O governo de Cabo Verde pediu, esta sexta-feira, liberdade de circulação de bens, pessoas e capitais com Portugal, durante a visita de uma missão empresarial à Marinha Grande, no distrito de Leiria.

Na sessão de receção à comitiva de Cabo Verde, o vice-primeiro-ministro e ministro das Finanças, Olavo Correia, apelou ao governo português para garantir a “livre circulação de bens, pessoas e capitais”.

Partilhamos os maiores ativos: a cultura, a língua, um passado e um futuro comum. Não faz sentido nenhum continuarmos com os entraves à livre circulação de bens pessoas e capitais entre os nossos países. Vamos mudar a lei, porque todos sairemos a ganhar. É um apelo que fazemos de coração. Cabo Verde quer ser um país útil ao mundo e as questões burocráticas impedem que possamos ter melhores oportunidades para os nossos jovens”, afirmou o governante.

Olavo Correia lançou o apelo no dia em que os chefes da diplomacia dos nove Estados-membros da Comunidade de Países de Língua Portuguesa (CPLP) estão reunidos na cidade do Mindelo, com a presidência cabo-verdiana a tentar um entendimento sobre o tema da mobilidade dentro da organização.

A XXIV reunião ordinária do conselho de ministros da organização lusófona decorre naquela cidade da ilha cabo-verdiana de São Vicente precisamente com o lema “A mobilidade como fator de coesão e construção de cidadania na CPLP”, que é também um dos temas a discutir internamente, segundo a agenda de trabalhos.
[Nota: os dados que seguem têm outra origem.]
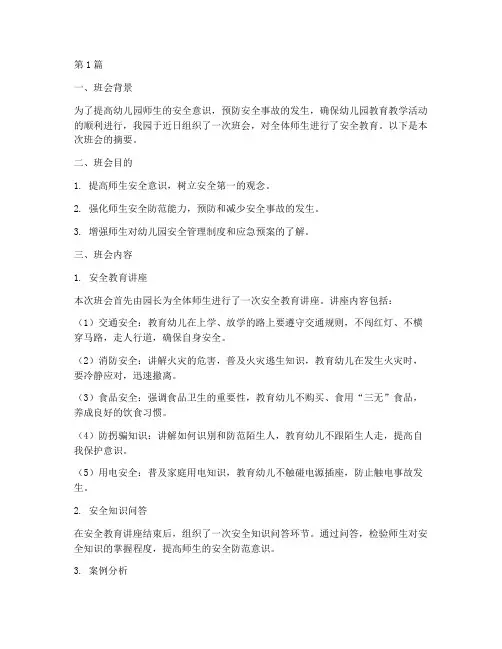 第1篇

一、班会背景

为了提高幼儿园师生的安全意识，预防安全事故的发生，确保幼儿园教育教学活动的顺利进行，我园于近日组织了一次班会，对全体师生进行了安全教育。以下是本次班会的摘要。

二、班会目的

1. 提高师生安全意识，树立安全第一的观念。

2. 强化师生安全防范能力，预防和减少安全事故的发生。

3. 增强师生对幼儿园安全管理制度和应急预案的了解。

三、班会内容

1. 安全教育讲座

本次班会首先由园长为全体师生进行了一次安全教育讲座。讲座内容包括：

（1）交通安全：教育幼儿在上学、放学的路上要遵守交通规则，不闯红灯、不横穿马路，走人行道，确保自身安全。

（2）消防安全：讲解火灾的危害，普及火灾逃生知识，教育幼儿在发生火灾时，要冷静应对，迅速撤离。

（3）食品安全：强调食品卫生的重要性，教育幼儿不购买、食用“三无”食品，养成良好的饮食习惯。

（4）防拐骗知识：讲解如何识别和防范陌生人，教育幼儿不跟陌生人走，提高自我保护意识。

（5）用电安全：普及家庭用电知识，教育幼儿不触碰电源插座，防止触电事故发生。

2. 安全知识问答

在安全教育讲座结束后，组织了一次安全知识问答环节。通过问答，检验师生对安全知识的掌握程度，提高师生的安全防范意识。

3. 案例分析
Para Olavo Correia, existe “muita burocracia”. “Este mundo não deve ter limites nem fronteiras. Com as tecnologias de hoje podemos controlar os documentos e garantir a segurança. Não é a burocracia que vai garantir mais ou menos segurança, é a gestão de informação e de dados. Utilizemos o ‘big data’, a inteligência artificial, a robotização, mas acabemos com as burocracia”, sublinhou o governante à margem da sua intervenção.

O vice-primeiro-ministro e ministro das Finanças lembrou que Cabo Verde é “dos poucos países do continente africano, onde há livre circulação de capitais”.

Levar capitais para Cabo Verde e tirá-los para fora, hoje é livre. Não há uma autorização burocrática a condicionar essa operação, salvo duas questões: combate ao terrorismo e branqueamento de capitais. O dinheiro é dos empresários, que podem transferir sem qualquer restrição.”

O governante cabo-verdiano defendeu ainda que se for garantida a livre circulação, “os talentos, os bens e os investimentos vão circular e todos vão viver melhor”.

O secretário de Estado das Autarquias Locais, Carlos Miguel, admitiu que há “um caminho que tem de se fazer e o governo português está empenhado nisso”.

Foi o governo português que inclusivamente pôs o tema em cima da mesa e há um caminho que o governo pretende seguir. É um caminho que é provável que não possa ser seguido com todos ao mesmo tempo, mas poder-se-á fazer por etapas. Num tempo de maior desconfiança, temos de procurar a confiança”, sobretudo quando está “alicerçada em mais de 500 anos de História”.

A curto, médio prazo havemos de dar passos na livre circulação, neste caso de pessoas, entre portugueses e cabo verdianos”, rematou o secretário de Estado.